** Exercise text **

________________

Python code for rapid creation and conversion of radiation transport Monte Carlo (Geant4 and Fluka) geometries.
pyg4ometry is a very capable package to do many tasks related to Geant4/Fluka/MCNP geometry:
- Python scripting to create and assemble geometries
- Loading, editing and writing GDML
- Load and tessellate CAD geometry and export to GDML
- Load ROOT geometry and convert to GDML
- Powerful VTK viewer of geometries
- Converting from GDML to FLUKA and MCNP
- Exporting mesh geometries from GDML to VTP, OBJ, VRML etc.
- Python bindings to CGAL allowing complex mesh manipulation (e.g. hole filling, remeshing)
All with few lines of Python code!
import pyg4ometry as pg4
from g4edgetestdata import G4EdgeTestData
g4data = G4EdgeTestData()
# define a geometry registry
reg = pg4.geant4.Registry()
# build the world volume
world_s = pg4.geant4.solid.Orb("WorldAir", 1.5, reg, lunit="cm")
world_l = pg4.geant4.LogicalVolume(world_s, "G4_AIR", "WorldAir", reg)
reg.setWorld(world_l)
# import an STL file
reader = pg4.stl.Reader(g4data["stl/utah_teapot.stl"], registry=reg)
teapot_s = reader.getSolid()
# place the teapot in the world
teapot_l = pg4.geant4.LogicalVolume(teapot_s, "G4_Cu", "UtahTeapot", reg)
pg4.geant4.PhysicalVolume([0, 0, 0], [0, 0, 0], teapot_l, "UtahTeapot", world_l, reg)
# export to GDML file "geometry.gdml"
writer = pg4.gdml.Writer()
writer.addDetector(reg)
writer.write("./geometry.gdml")
# start an interactive VTK viewer instance
viewer = pg4.visualisation.VtkViewer()
viewer.addLogicalVolume(reg.getWorldVolume())
viewer.view()Check out our video tutorial for more:
Pre-built pyg4ometry wheels can be installed from PyPI using pip:
pip install pyg4ometry
If you cannot find wheels for your operating system / architecture, please open an issue. Building from source requires some non-Python software dependencies. More documentation can be found in the installation guide in the manual.
- Geometries for BDSIM Geant4 simulation of accelerators
- LEGEND experiment
- FASER2 detector
- CERN North area
- Moller
- Proton therapy beam lines
To support the development and maintenance of pyg4ometry, please cite it! Any publications including simulations made using this software must cite the pyg4ometry paper:
S.D. Walker, A. Abramov, L.J. Nevay, W. Shields, S.T. Boogert, “pyg4ometry: A Python library for the creation of Monte Carlo radiation transport physical geometries”, Computer Physics Communications 272 108228 (2022). DOI: 10.1016/j.cpc.2021.108228
and the Zenodo release:
Citation information can be also obtained on GitHub by selecting “Cite this repository” in the sidebar on the right.

________________

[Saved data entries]
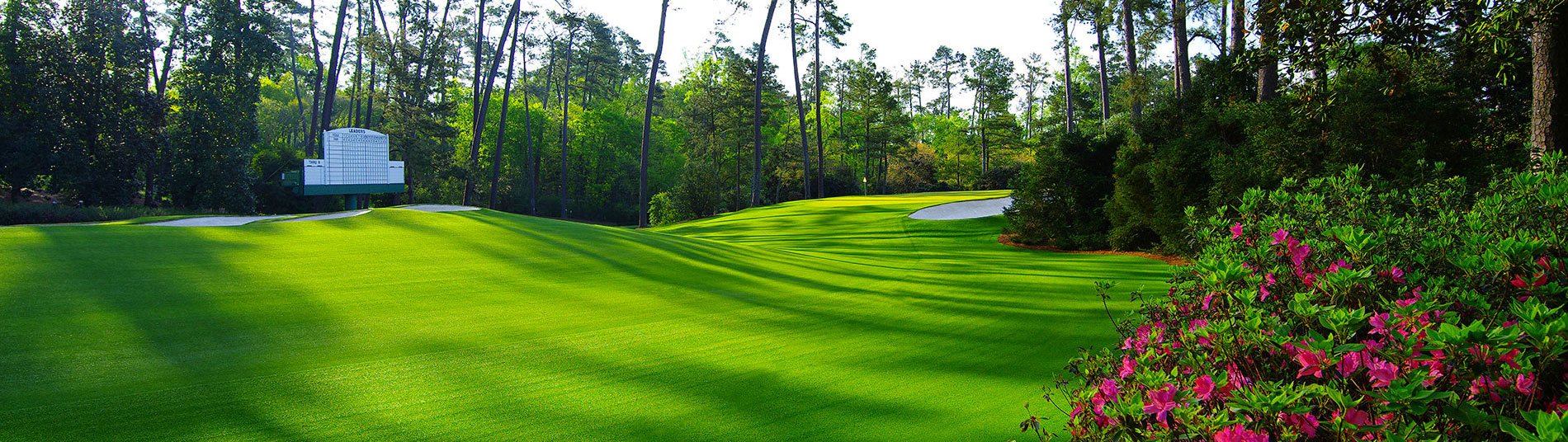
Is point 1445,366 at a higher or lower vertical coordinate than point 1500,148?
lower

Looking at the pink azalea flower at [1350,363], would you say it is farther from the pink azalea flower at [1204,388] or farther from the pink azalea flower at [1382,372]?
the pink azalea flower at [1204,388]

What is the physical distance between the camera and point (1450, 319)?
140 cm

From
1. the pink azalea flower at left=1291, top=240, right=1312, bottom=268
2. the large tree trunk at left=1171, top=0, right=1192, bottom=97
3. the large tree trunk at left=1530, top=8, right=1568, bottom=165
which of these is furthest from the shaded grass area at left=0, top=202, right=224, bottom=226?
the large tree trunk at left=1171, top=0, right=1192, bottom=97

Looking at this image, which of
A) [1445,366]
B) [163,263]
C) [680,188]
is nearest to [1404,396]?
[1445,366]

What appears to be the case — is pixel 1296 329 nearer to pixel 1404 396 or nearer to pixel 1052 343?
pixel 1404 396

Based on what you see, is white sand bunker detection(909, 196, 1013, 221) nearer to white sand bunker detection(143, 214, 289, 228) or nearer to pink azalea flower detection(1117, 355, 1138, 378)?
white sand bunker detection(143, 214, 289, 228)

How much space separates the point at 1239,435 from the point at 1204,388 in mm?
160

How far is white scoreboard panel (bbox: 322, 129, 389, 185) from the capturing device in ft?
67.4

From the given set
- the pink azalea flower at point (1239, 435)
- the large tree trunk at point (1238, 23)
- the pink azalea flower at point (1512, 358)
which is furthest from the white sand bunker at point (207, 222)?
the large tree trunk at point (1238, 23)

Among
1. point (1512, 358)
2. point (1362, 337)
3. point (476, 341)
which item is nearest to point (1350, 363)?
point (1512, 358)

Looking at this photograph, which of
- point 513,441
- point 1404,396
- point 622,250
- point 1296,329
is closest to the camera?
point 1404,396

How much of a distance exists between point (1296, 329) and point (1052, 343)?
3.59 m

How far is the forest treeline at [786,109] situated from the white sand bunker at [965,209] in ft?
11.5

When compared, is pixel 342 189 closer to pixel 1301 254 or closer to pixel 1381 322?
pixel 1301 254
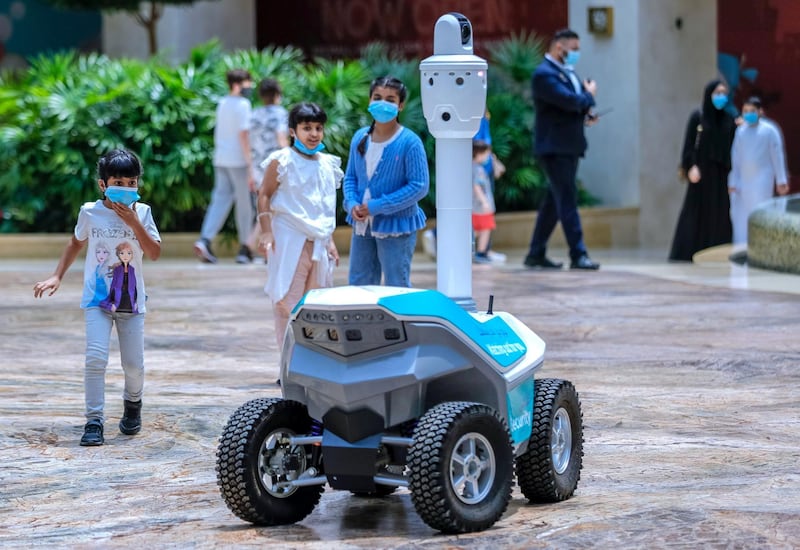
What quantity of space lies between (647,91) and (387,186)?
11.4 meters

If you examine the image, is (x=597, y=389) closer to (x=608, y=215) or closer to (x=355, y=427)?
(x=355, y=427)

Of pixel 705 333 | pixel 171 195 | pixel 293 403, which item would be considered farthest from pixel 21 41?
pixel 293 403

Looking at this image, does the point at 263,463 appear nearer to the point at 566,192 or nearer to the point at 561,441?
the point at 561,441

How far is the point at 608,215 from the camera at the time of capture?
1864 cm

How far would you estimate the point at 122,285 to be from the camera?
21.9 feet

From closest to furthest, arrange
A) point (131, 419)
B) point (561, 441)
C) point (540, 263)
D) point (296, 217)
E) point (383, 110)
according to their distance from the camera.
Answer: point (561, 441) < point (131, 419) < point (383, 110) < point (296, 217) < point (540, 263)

________________

** What is required **
Decide whether each statement agrees with the pyg4ometry page: (a) pyg4ometry can convert GDML to MCNP; (b) in the sample code, the teapot is given the material G4_AIR; (c) building pyg4ometry from source needs only Python software. For each, answer yes or no and quote the words from the page that settle it.

** Answer box **
(a) Yes: "Converting from GDML to FLUKA and MCNP"
(b) No: "teapot_l = pg4.geant4.LogicalVolume(teapot_s, "G4_Cu", "UtahTeapot", reg)"
(c) No: "Building from source requires some non-Python software dependencies."